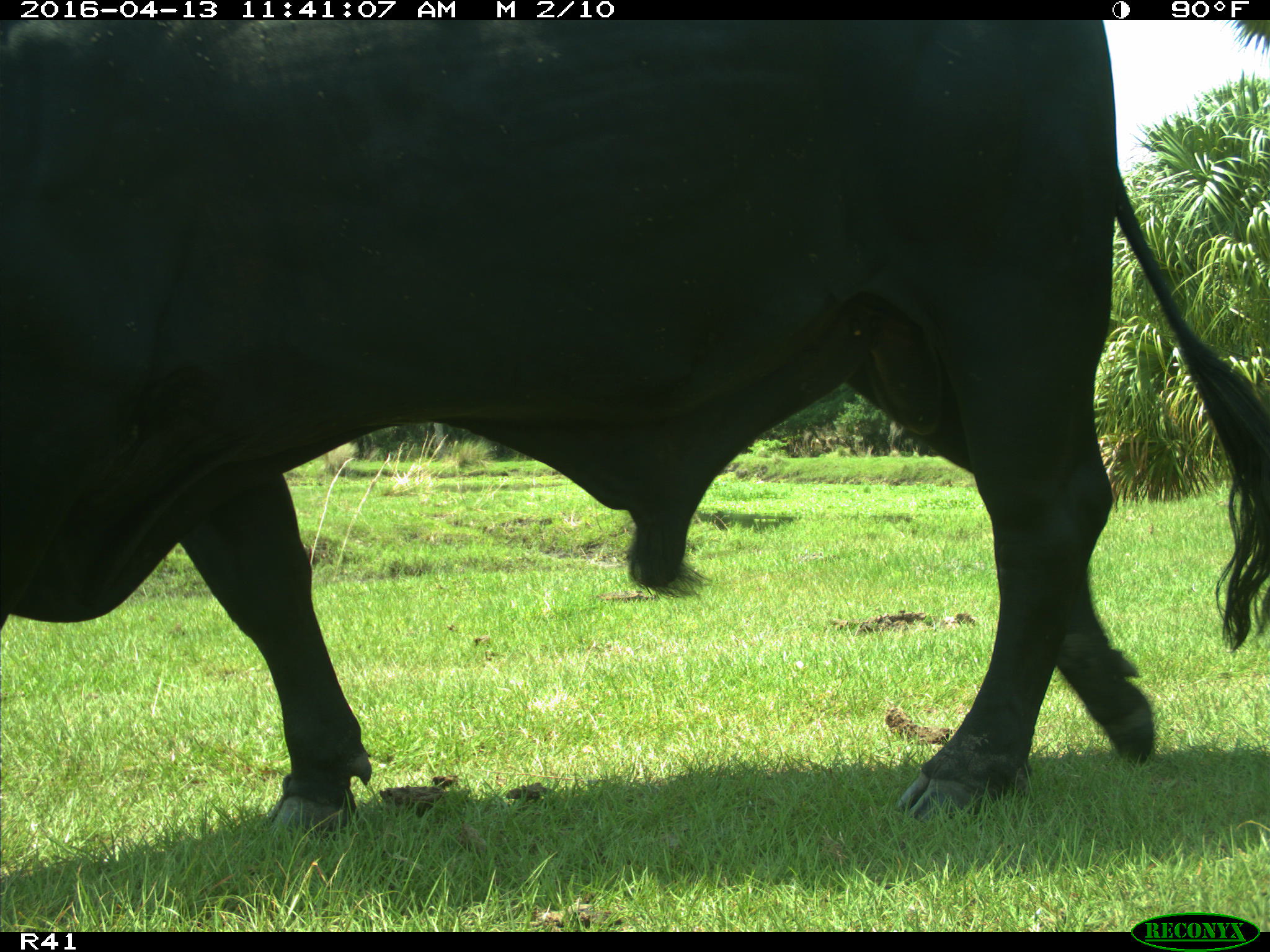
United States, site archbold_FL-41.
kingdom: Animalia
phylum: Chordata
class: Mammalia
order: Artiodactyla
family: Bovidae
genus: Bos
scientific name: Bos taurus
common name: domestic cow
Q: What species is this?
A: Bos taurus (domestic cow).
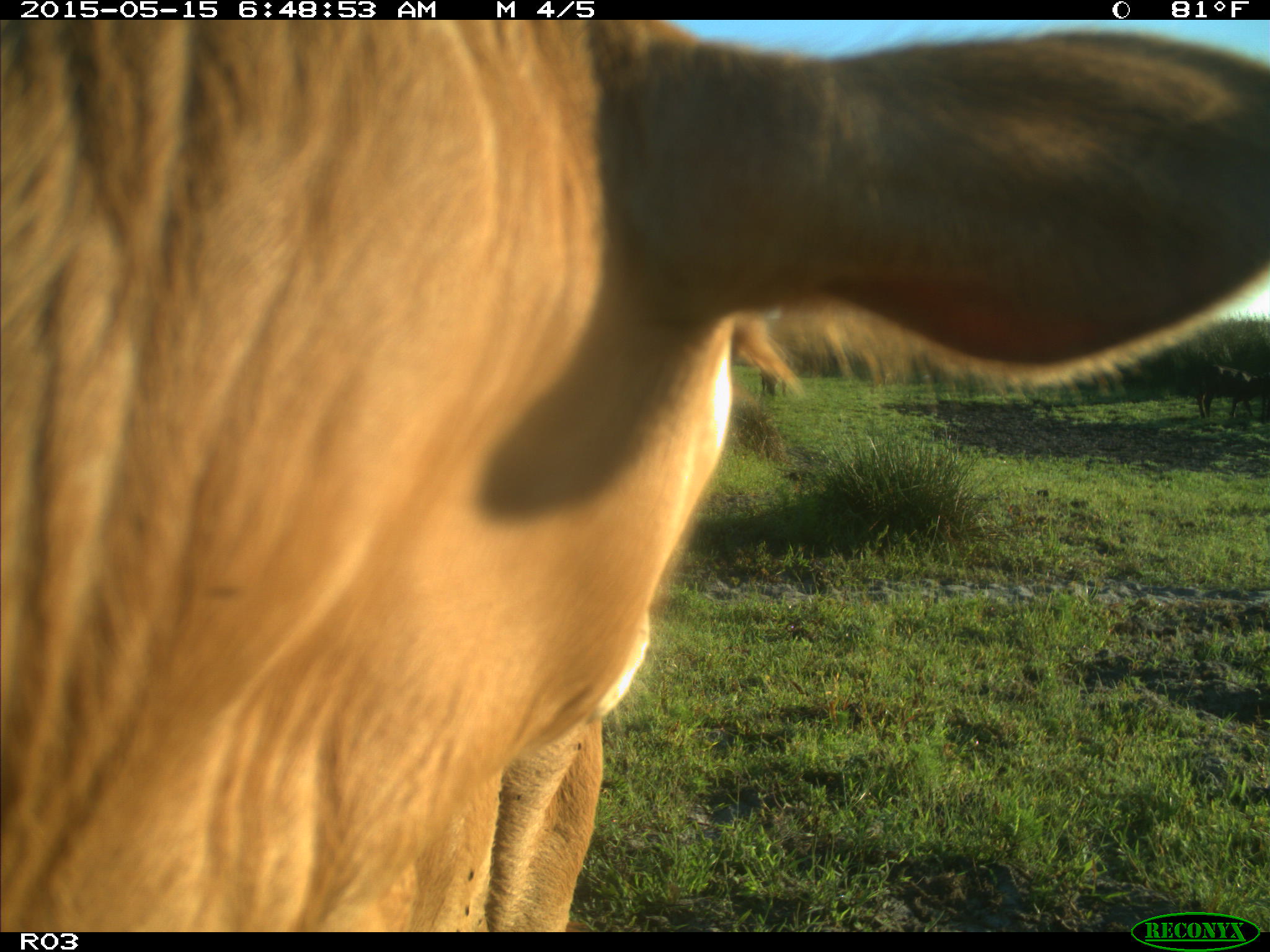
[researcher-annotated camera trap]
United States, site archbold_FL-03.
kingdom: Animalia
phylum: Chordata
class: Mammalia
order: Artiodactyla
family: Bovidae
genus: Bos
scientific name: Bos taurus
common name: domestic cow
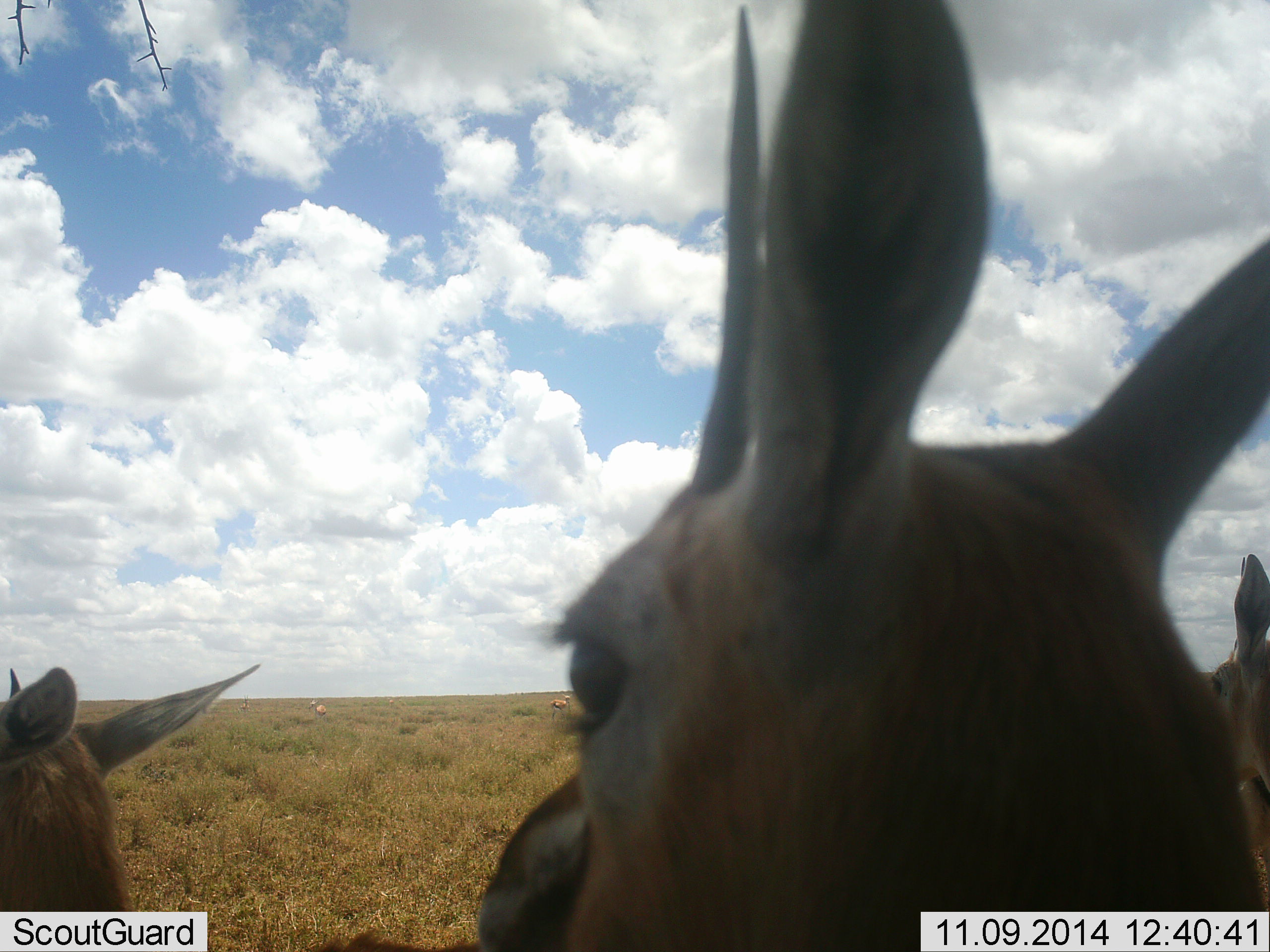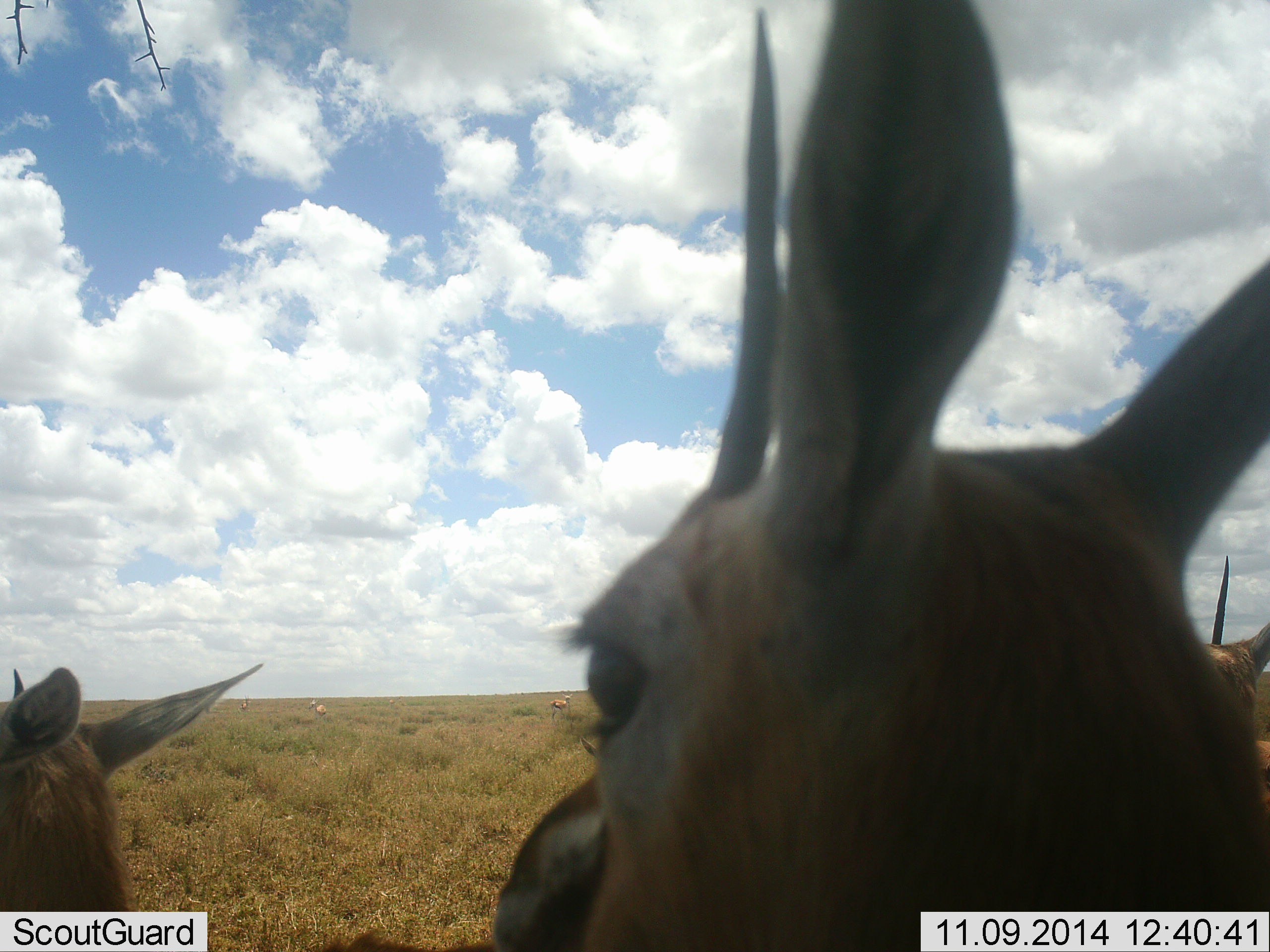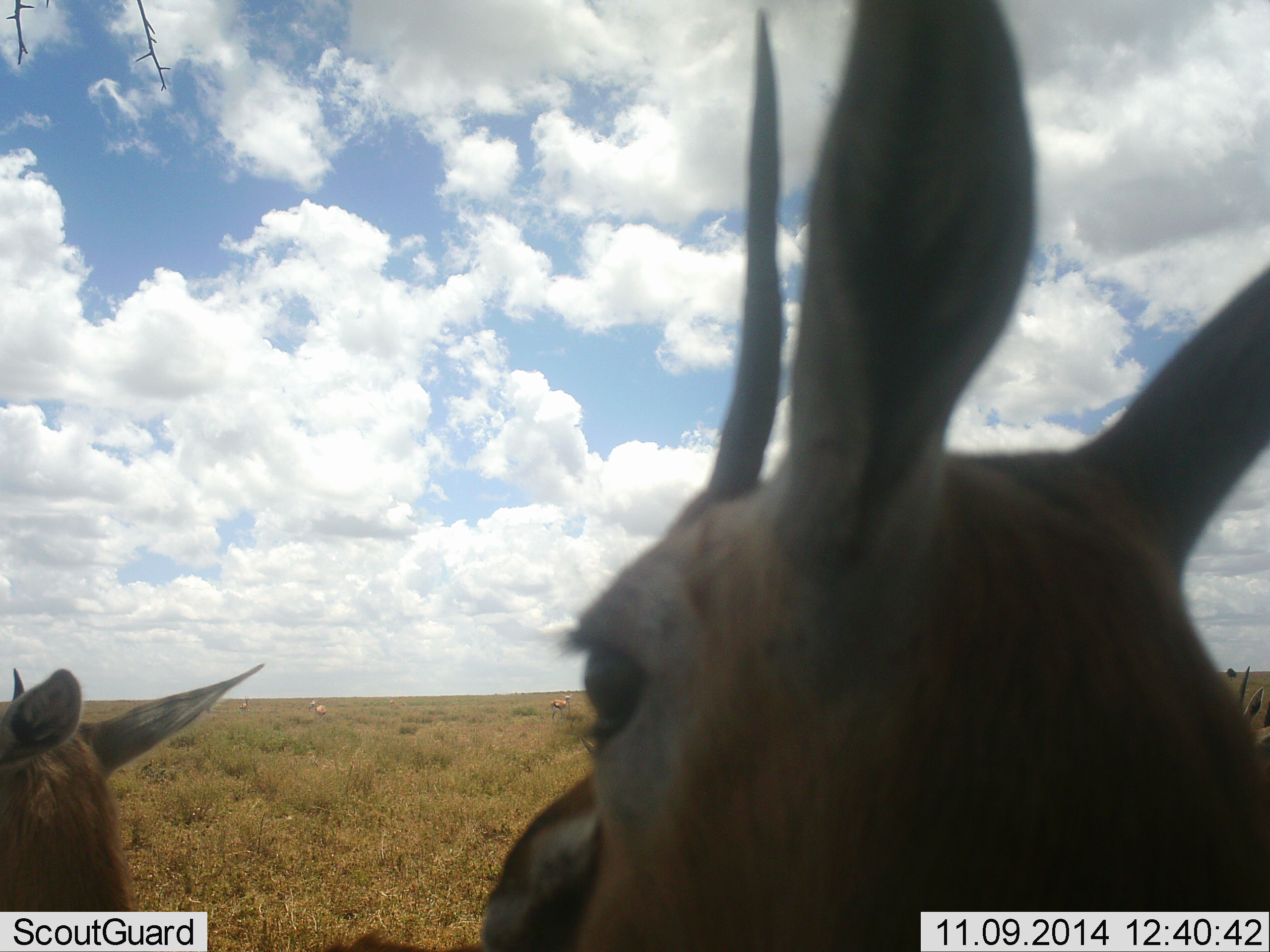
================
### Directions:
Return each line of the data that contains the string "site".

### Answer box:
United States, site archbold_FL-41.
United States, site archbold_FL-03.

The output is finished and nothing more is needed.